IBM Takes PowerVM And PowerVC Upscale
August 9, 2023 Timothy Prickett Morgan
There is a tension between integration and generalization that Big Blue has always managed when it comes to its Power Systems and System z platforms. IBM has to support the popular open source system tools and their interfaces if it wants to keep in lockstep with the IT industry, but at the same time it has to tightly integrate that open source software with its existing stacks. Sometimes, it needs to simplify the offerings it has created itself just to make it easier on its sales force and its customers, who do not want to have to keep track of a dizzying array of software.
Both have happened in announcement letter AD23-0282, which came out on August 8.
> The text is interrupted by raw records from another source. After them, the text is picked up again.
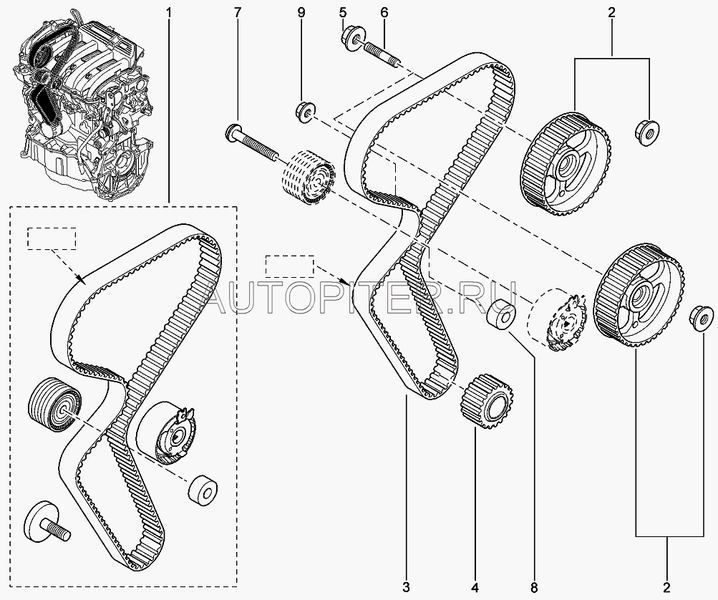 1
7
9
5
6
2
AUTOPITER.RU
3
4
8
2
First, IBM is doing away with the base version of its PowerVM server virtualization hypervisor. Way back in the day, IBM used to sell three different versions of PowerVM on its Power Systems servers. The Express Edition was available starting on Power6 machines and it allowed customers to create up to two logical partitions on a pSeries or System p server that could carve up compute and I/O capacity. It also included the Virtual I/O server, a stripped-down AIX kernel that was used as a go-between to provide virtual support for various IBM adapter cards and peripherals. Express Edition also included the Lx86 emulator for X86 binaries running on Power CPUs and the Integrated Virtualization Manager configuration tool, which is a graphical interface for the Virtual I/O Server. Express Edition was available for free.
PowerVM Standard Edition added the Partition Load Manager for AIX and was available on Power5 and later processors and allowed the hypervisor to have more than two partitions. (In fact, customers can have up to 10 logical partitions per CPU core, which is a neat trick considering that since the Power7, there have been eight threads per physical CPU core. Standard Edition had a nominal fee per core.
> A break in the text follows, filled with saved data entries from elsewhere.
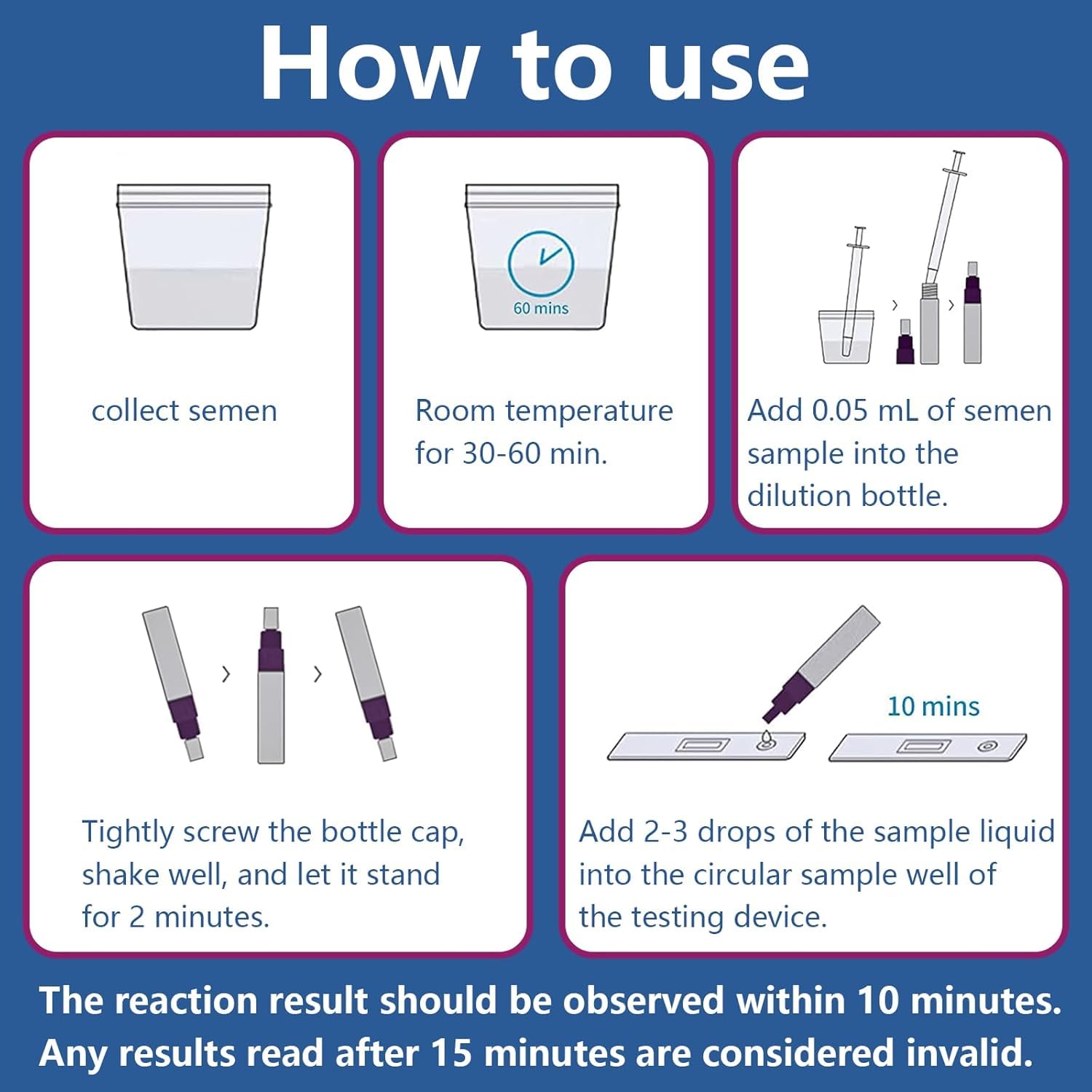 How to use

collect semen

60 mins

Room temperature for 30-60 min.

Add 0.05 mL of semen sample into the dilution bottle.

Tightly screw the bottle cap, shake well, and let it stand for 2 minutes.

10 mins

Add 2-3 drops of the sample liquid into the circular sample well of the testing device.

The reaction result should be observed within 10 minutes. Any results read after 15 minutes are considered invalid.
With PowerVM Enterprise Edition, Live Partition Mobility – the ability to have running partitions migrate from one physical machine to another – was added. So was Active Memory Sharing, a feature that allows a pool of partitions to share a memory pool on a system.
All Power9 and Power10 servers are preconfigured with PowerVM Enterprise Edition at this point, and thus PowerVM Standard is no longer required. And so IBM is trimmed down to this one edition of PowerVM for all Power Systems machines, simplifying life for itself, its partners, and its customers.
On a similar note, the special version of the OpenStack cloud controller, called PowerVC, that was created by the Power Systems team to be integrated tightly to AIX and Linux, and also useful for IBM i shops that have AIX and Linux partitions, is also being pruned down to the higher-end version. The base PowerVC is being withdrawn and the higher-end PowerVC for Private Cloud, which has a self-service user portal riding atop IBM’s flavor of OpenStack for Power Systems, will be the only version supported on Power9 and Power10 iron.
Both PowerVC 2.X and PowerVM 3.X Standard Edition will be withdrawn on November 10, 2023. So you have some time to plan. Support will be discontinued for these systems programs on September 30, 2024. PowerVM Express Edition went the way of all flesh quite some time ago.